[Stated exercise] Rewrite everything from the line containing "Taking a look" down through the end of the records, swapping "checkered pattern sleeve" for "plaid sleeve" and leaving all else unchanged.

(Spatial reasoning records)
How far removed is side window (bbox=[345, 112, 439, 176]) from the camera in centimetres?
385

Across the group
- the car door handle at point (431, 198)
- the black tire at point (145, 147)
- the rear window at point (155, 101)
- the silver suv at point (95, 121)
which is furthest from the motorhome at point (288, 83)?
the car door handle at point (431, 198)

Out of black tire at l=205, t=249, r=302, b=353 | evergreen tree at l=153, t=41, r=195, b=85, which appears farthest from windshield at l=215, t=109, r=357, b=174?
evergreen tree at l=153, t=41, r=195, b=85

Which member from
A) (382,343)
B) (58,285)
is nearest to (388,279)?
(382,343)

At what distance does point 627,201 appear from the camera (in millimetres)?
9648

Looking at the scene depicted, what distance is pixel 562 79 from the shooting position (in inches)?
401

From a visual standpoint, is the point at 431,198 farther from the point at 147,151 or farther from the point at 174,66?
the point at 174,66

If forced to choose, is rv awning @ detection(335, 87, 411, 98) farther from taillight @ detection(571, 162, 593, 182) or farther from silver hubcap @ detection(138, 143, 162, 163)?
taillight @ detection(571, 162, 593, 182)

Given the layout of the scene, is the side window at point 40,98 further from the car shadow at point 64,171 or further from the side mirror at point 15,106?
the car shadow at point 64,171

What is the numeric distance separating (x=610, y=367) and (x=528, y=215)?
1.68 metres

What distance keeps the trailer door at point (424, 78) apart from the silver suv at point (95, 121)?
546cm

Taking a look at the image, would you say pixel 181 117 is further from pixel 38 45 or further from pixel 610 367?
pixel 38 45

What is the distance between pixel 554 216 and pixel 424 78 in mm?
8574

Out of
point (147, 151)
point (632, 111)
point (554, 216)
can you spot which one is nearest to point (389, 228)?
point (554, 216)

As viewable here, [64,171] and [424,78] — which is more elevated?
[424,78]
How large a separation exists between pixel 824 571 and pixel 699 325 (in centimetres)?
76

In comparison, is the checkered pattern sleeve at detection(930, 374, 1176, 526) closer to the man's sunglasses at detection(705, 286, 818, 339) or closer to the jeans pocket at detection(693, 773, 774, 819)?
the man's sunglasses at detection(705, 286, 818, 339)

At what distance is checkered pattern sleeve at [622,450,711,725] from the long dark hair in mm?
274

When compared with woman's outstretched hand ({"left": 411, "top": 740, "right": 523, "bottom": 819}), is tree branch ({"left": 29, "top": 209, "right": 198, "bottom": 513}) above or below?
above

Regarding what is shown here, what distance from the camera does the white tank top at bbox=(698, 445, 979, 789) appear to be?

[Answer for the task]
Taking a look at the image, would you say pixel 181 117 is further from pixel 38 45 or further from pixel 610 367?
pixel 38 45

What is the distance between pixel 554 216 and pixel 424 78 in mm?
8574

Out of
point (147, 151)
point (632, 111)
point (554, 216)
can you spot which one is nearest to point (389, 228)?
point (554, 216)

As viewable here, [64,171] and [424,78] — which is more elevated?
[424,78]
How large a separation exists between pixel 824 571 and pixel 699 325 (in centimetres)?
76

In comparison, is the plaid sleeve at detection(930, 374, 1176, 526) closer to the man's sunglasses at detection(705, 286, 818, 339) or closer to the jeans pocket at detection(693, 773, 774, 819)?
the man's sunglasses at detection(705, 286, 818, 339)

At what distance is plaid sleeve at [622,450,711,725] from the long dark hair in mm?
274

When compared with woman's outstretched hand ({"left": 411, "top": 740, "right": 523, "bottom": 819}), is tree branch ({"left": 29, "top": 209, "right": 198, "bottom": 513}) above or below?
above

Regarding what is shown here, what distance from the camera does the white tank top at bbox=(698, 445, 979, 789) appear to be?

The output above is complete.